§ **TEXTO DADO**:
━━━━━━━━━━━━━━━━━━━━

Un artista argentino crea esculturas en hierro en vivo en Paysandú, combinando reciclaje, oficio y una vida dedicada al arte independiente.
El arte toma forma en vivo en la feria
En el extremo sur del predio ferial de Paysandú, donde culmina el recorrido por las carpas de artesanos, una escena captura la atención del público: el trabajo en vivo de un escultor que transforma el hierro en arte.
Se trata de Pablo David Mar, artista proveniente de Buenos Aires, quien lleva más de tres décadas dedicándose a la herrería artística.
Una escultura que nace frente al público
Durante la feria, Pablo trabaja en una pieza imponente: un águila en pleno descenso, con las alas abiertas y una presa entre sus garras.
“Voy a hacer un águila… recién estoy empezando con las alas”, explica mientras da forma al metal.

━━━━━━━━━━━━━━━━━━━━

§ **SECCIÓN DE DATOS**:

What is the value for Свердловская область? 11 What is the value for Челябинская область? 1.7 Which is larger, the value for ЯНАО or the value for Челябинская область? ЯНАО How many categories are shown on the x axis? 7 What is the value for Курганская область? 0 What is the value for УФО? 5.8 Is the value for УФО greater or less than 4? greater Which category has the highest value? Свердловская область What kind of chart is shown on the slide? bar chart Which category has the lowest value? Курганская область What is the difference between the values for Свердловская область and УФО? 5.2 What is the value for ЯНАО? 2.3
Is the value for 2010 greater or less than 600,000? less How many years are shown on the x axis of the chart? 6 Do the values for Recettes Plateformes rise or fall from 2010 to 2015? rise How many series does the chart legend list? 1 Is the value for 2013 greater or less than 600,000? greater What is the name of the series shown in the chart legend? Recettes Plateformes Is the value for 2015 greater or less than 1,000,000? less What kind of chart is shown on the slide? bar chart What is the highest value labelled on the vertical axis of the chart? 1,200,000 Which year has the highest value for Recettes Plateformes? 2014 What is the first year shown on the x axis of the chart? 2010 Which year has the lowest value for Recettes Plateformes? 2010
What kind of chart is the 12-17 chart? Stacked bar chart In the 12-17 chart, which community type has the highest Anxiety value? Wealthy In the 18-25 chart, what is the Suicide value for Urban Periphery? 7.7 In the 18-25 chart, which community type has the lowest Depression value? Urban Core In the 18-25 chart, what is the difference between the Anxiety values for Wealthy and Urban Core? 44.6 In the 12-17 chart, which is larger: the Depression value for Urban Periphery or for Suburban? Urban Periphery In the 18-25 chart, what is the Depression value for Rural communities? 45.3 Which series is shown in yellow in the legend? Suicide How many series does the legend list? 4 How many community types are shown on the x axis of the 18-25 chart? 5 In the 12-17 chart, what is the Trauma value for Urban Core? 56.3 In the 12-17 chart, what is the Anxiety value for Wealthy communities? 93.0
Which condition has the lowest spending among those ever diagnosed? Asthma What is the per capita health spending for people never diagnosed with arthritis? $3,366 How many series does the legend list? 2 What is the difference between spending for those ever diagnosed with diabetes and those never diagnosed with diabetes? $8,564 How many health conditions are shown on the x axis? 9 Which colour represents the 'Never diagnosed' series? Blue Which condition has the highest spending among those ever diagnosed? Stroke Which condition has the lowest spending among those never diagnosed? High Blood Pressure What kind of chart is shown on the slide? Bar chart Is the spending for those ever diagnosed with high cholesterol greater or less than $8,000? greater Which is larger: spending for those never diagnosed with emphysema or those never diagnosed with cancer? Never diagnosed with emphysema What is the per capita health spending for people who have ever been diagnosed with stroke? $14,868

━━━━━━━━━━━━━━━━━━━━

§ **TAREAS DEL EJERCICIO**:
A - Reproduce un fragmento del texto sobre el escultor de Paysandú. Empieza en las palabras que contienen "El arte toma" y termina después de "forma al metal.".
B - Según el texto sobre el escultor de Paysandú, ¿qué capta la atención del público en el extremo sur del predio ferial? Explícalo en una a tres oraciones.
C - Traduce al inglés esta oración del texto sobre el escultor de Paysandú: "Durante la feria, Pablo trabaja en una pieza imponente: un águila en pleno descenso, con las alas abiertas y una presa entre sus garras."

§ **RESPUESTAS POR TAREA**:
A -
El arte toma forma en vivo en la feria
En el extremo sur del predio ferial de Paysandú, donde culmina el recorrido por las carpas de artesanos, una escena captura la atención del público: el trabajo en vivo de un escultor que transforma el hierro en arte.
Se trata de Pablo David Mar, artista proveniente de Buenos Aires, quien lleva más de tres décadas dedicándose a la herrería artística.
Una escultura que nace frente al público
Durante la feria, Pablo trabaja en una pieza imponente: un águila en pleno descenso, con las alas abiertas y una presa entre sus garras.
“Voy a hacer un águila… recién estoy empezando con las alas”, explica mientras da forma al metal.

B - Lo que capta la atención del público es el trabajo en vivo de un escultor que transforma el hierro en arte. Se trata de Pablo David Mar, artista de Buenos Aires con más de tres décadas en la herrería artística.

C - During the fair, Pablo works on an imposing piece: an eagle in full descent, with its wings spread and prey in its talons.